Chronic diseases and health promotion

Part Three. What works: the evidence for action

Chapter Two. Review of effective interventions

Tax and price interventions

Taxation is one policy instrument for reducing the use of tobacco and intake of foods that are high in fat, sugar and salt. Alternatively, subsidies can be used to promote healthy choices or reduce the cost of goods and services that promote physical activity. Taxation policies can contribute effectively to the reduction of tobacco use and raise revenue for health promotion and disease prevention programmes, as shown in the Australian state of Victoria and subsequently in several other countries, including Thailand.

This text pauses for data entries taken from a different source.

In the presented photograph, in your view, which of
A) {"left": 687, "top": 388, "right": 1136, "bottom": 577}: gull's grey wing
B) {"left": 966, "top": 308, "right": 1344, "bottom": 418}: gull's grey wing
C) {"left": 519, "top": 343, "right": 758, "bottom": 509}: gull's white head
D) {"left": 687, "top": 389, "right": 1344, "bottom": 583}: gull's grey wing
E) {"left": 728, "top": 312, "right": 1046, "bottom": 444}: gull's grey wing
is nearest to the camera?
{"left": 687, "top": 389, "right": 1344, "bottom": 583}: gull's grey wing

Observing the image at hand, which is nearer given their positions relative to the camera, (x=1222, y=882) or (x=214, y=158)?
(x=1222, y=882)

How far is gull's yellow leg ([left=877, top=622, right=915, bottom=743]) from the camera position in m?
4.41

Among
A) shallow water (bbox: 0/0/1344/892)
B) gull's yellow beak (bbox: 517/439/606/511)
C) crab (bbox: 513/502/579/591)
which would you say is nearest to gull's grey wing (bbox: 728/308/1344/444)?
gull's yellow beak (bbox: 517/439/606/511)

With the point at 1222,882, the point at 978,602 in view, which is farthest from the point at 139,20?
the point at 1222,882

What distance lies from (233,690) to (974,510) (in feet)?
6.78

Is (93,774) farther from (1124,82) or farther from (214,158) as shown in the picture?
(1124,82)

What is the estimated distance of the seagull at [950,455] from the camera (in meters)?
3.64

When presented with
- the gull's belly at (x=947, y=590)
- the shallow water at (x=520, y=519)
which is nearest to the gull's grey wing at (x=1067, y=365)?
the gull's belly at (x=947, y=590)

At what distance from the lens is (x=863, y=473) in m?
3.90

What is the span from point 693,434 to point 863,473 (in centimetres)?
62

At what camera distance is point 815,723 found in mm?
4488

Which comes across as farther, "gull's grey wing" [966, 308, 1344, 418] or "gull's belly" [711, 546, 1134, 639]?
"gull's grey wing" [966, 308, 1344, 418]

Price increases encourage people to stop using tobacco products, they prevent others from starting, and they reduce the number of ex-tobacco users who resume the habit. A 10% price increase in tobacco products has been shown to reduce demand by 3-5% in high income countries, and by 8% in low and middle income countries. Young people and the poor are the most responsive to price changes. Taxation of tobacco products is also very cost-effective (as assessed by the WHO-CHOICE project). Prices affect food choices and consumption patterns, and food and drink taxes also have the potential to generate revenue which can be earmarked for diet, activity and obesity-prevention initiatives.

In some countries, higher prices have been shown to reduce consumption of soft drinks. In Zambia, for example, sales of branded soft drinks dropped dramatically after prices rose. Alternatively, subsidies can encourage healthier food choices. Studies have shown, for example, that price subsidies in schools and in workplaces increase fruit and vegetable consumption.